Gut health is in its infancy, but every day there’s another article helping us to tweak these ideas. Gene editing is another field of research.

Then there are stem cell therapy and exosome therapies – what the stem cells release. We’re planning trials to see what works, how much, from which organ to get the stem cells, where to inject them – in the blood stream, subcutaneously, joints. That’s super exciting.

And then there’s individual real-time treatments – how to use digital devices to nudge your body at exactly the right time. In 10 years time, I think we’ll not only have supplements in IV and oral forms, we’ll have patches – under the skin or in the fat – that deliver directly based on real-time measurements. Another company I’m involved in is building digital twins to analyse what you could look like, how you could function, what’s the best of you.

We’re also looking at how we can modify the epigenome – can we be in charge of our own genes, what to switch on and off. So if you’ve inherited an undesirable gene that makes you prone to certain diseases, can we switch that off? I’m running a trial at the moment with a supplement to see if it can modify the genetic switches. And we already know that just with physical exercise, and doing certain exercises, we can modify the epigenetic switches and lower the biological age.

Currently we can measure 850,000 switches. And while we can’t yet modify any one individual switch, we know how to improve the overall health. Not super-specific, but on a global level. I think it’s very likely that we’ll be there in the next three to five years.

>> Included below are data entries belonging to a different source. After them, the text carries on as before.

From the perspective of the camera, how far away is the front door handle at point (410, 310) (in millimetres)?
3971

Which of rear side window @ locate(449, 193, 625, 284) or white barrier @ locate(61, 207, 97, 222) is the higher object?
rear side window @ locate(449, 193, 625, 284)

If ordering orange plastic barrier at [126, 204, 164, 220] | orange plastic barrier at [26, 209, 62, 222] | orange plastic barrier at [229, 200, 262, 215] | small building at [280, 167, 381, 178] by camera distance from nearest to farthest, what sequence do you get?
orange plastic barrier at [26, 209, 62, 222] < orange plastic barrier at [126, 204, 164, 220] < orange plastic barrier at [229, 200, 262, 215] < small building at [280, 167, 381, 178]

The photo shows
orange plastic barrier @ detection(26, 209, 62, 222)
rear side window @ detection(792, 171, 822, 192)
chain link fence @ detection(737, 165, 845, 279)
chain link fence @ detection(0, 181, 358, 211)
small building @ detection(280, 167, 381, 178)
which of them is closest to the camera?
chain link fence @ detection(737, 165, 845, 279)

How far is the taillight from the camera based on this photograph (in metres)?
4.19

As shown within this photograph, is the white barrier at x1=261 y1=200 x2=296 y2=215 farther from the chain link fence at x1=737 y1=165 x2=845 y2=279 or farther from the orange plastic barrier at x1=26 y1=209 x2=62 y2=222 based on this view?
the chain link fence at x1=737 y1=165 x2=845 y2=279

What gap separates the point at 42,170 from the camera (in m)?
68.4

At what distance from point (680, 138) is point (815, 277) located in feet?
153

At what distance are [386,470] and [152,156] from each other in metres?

And this is why I opened the clinic – because now we can measure your biological age, and we have tools to intervene. It might not be as sexy as something like stem cell therapy, but these interventions are much more powerful when linked with the diagnostics.

Blvd: And what treatments do you see out there, that don’t work?

Maier: There’s a lot. I’ve seen no evidence supporting plasmaforesis (blood transfusions). Contrast therapy – saunas and ice baths – I wouldn’t call it medicine per se, this is more in the wellness sector. It’s fine to do, but there is not much academic evidence. If it makes you happy, great.

Another thing is hypobaric chambers – there is a little bit of evidence in the cancer field. But there’s not much evidence that it works for ageing. And it can also do damage, because you’re influencing the oxygen levels of your cellular systems.

You have to be careful, because the systems are so complex, and any change could interfere with the system.

Blvd: Will we ever be able to fully antagonise the ageing process?

Maier: I’m not an immortalist. There are a couple of animal model systems where we cannot see that they’re ageing. The naked mole rat, and Greenland sharks, for example. It’s beautiful, how they age and how they antagonise the ageing process, and we’re learning from that.

But at Chi Longevity, we’re more about enlarging the healthspan, rather than the lifespan. The body is so beautiful, in its capacity to change, to modify itself, to self-repair. It’s complex, and it’s beautiful, and I’m not sure that we can compete with the complexity of evolution. That’s certainly yet to come.